Multi‐band Approach to Deep Learning‐Based Artificial Stereo Extension
Author(s) -
Jeon Kwang Myung,
Park Su Yeon,
Chun Chan Jun,
Park Nam In,
Kim Hong Kook
Publication year - 2017
Publication title -
etri journal
Language(s) - English
Resource type - Journals
SCImago Journal Rank - 0.295
H-Index - 46
eISSN - 2233-7326
pISSN - 1225-6463
DOI - 10.4218/etrij.17.0116.0773
Subject(s) - extension (predicate logic) , artificial intelligence , deep learning , computer science , computer vision , engineering , programming language
In this paper, an artificial stereo extension method that creates stereophonic sound from a mono sound source is proposed.
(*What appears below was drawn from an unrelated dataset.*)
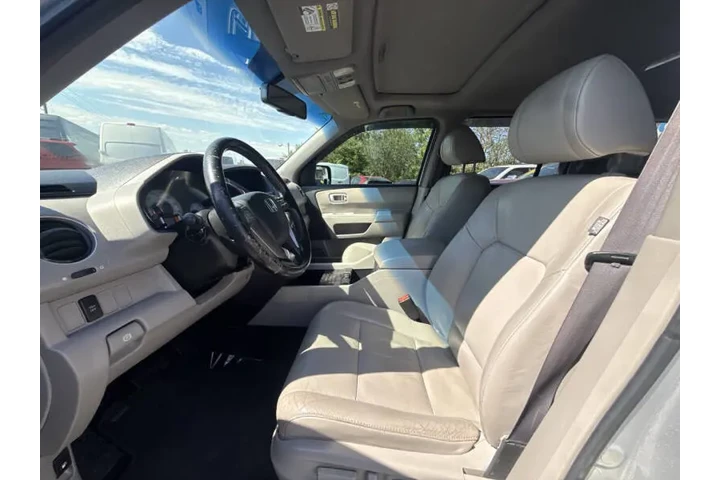 $10995 : 2010 Pilot EX-L image 8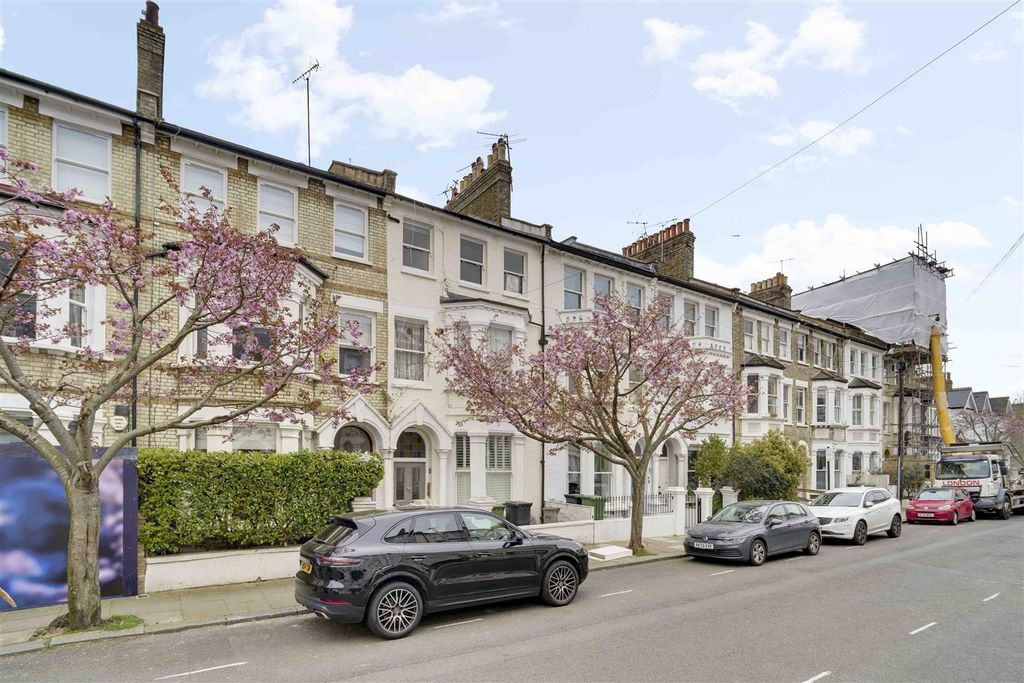 Property photo 2 of 16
The proposed method first trains deep neural networks (DNNs) that model the nonlinear relationship between the dominant and residual signals of the stereo channel. In the training stage, the band‐wise log spectral magnitude and unwrapped phase of both the dominant and residual signals are utilized to model the nonlinearities of each sub‐band through deep architecture. From that point, stereo extension is conducted by estimating the residual signal that corresponds to the input mono channel signal with the trained DNN model in a sub‐band domain. The performance of the proposed method was evaluated using a log spectral distortion (LSD) measure and multiple stimuli with a hidden reference and anchor (MUSHRA) test. The results showed that the proposed method provided a lower LSD and higher MUSHRA score than conventional methods that use hidden Markov models and DNN with full‐band processing.